Use ORAAH in Big Data Cloud

These instructions describe how to use Oracle R Advanced Analytics for Hadoop (ORAAH) in Big Data Cloud.

Get Started with ORAAH

In a new notebook in Big Data Cloud, type %r and then type your R code.

To use the ORAAH libraries, you first need to load the libraries in a paragraph that is executed before other ORAAH functions. For example, you can add the following lines of code to load the ORAAH libraries inside your R session and check the files in your HDFS home:

%r
# Load the ORAAH library:
library(ORCH)
# List the datasets available in the cluster under the user's home HDFS folder:
hdfs.ls()

Connect to Hive

When connecting to Hive from a notebook paragraph, use zeppelin as the user. This is the specific user that has the read/write permissions on HDFS that ORAAH uses for storing temporary files.
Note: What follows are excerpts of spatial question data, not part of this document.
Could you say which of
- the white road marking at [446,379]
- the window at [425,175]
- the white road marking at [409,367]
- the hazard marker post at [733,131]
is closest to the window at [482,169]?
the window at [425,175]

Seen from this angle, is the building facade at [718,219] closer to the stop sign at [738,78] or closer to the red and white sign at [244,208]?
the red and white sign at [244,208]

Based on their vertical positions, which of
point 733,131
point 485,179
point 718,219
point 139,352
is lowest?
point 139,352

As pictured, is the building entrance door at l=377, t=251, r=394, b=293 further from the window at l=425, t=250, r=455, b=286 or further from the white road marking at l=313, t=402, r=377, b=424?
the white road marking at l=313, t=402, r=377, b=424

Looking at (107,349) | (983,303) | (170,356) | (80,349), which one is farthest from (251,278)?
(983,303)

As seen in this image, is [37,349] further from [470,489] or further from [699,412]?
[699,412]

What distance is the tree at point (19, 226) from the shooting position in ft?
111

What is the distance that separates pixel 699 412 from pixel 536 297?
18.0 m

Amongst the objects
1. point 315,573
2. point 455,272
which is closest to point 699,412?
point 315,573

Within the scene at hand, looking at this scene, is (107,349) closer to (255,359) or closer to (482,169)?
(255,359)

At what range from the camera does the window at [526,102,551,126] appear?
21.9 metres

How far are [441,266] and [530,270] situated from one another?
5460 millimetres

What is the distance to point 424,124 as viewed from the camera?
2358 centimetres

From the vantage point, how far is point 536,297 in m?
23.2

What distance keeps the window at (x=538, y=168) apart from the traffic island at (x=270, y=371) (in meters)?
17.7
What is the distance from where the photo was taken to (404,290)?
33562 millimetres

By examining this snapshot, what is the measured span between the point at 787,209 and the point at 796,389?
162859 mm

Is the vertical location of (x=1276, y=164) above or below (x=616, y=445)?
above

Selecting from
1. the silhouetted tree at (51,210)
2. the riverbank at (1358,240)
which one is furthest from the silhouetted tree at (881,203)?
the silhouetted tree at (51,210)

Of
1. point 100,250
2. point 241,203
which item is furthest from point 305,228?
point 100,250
You can use localhost as the host.

%r
# Load the ORAAH library:
library(ORCH)
# After loading the libraries, connect to Hive with the following command:
ore.connect(user="zeppelin", host="localhost", port="10002",
schema="default", type="HIVE", transportMode="http", httpPath="hs2service")
# List all tables available in Hive:
ore.ls()

Use the Spark-based Machine Learning Interfaces

To use the Spark-based machine learning interfaces to ORAAH's ML algorithms and the Spark MLlib algorithms, use ORAAH's spark.connect() command to start an exclusive Spark session. The algorithms can then be executed against data stored in HDFS or Hive.

For example, the following lines of code establish a connection to an exclusive Spark session and run a few of the built-in ML examples from ORAAH. Note that IP_address in the following example is specific to your Big Data Cloud environment.

%r
# Load the ORAAH library:
library(ORCH)
# Ensure no other connection exists from ORAAH into Spark:
spark.disconnect()
# Connect to Spark via YARN, asking for 2 GB of RAM, using as dfs.namenode the
IP address indicated, usually the public IP address of the service:
spark.connect(master='yarn-client', dfs.namenode='IP_address',memory='2G')

# Run the example of Logistic Regression by ORAAH:
example(orch.glm2)
# Run the example of the Multi-layer Neural Networks by ORAAH:
example(orch.neural2)
# Run the example of the Linear Regression by ORAAH:
example(orch.lm2)
# Run the example of the Spark MLlib Random Forest via ORAAH:
example(orch.ml.random.forest)
# Run the example of the Spark MLlib Decision Trees via ORAAH:
example(orch.ml.dt)
# Run the example of the Spark MLlib Support Vector Machines via ORAAH:
example(orch.ml.svm)
# Run the example of the Spark MLlib Logistic Regression via ORAAH:
example(orch.ml.logistic)
# Run the example of the Spark MLlib k-Means Clustering via ORAAH:
example(orch.ml.kmeans)
# Run the example of the Spark MLlib Gaussian Mixture Model Clustering via ORAAH:
example(orch.ml.gmm)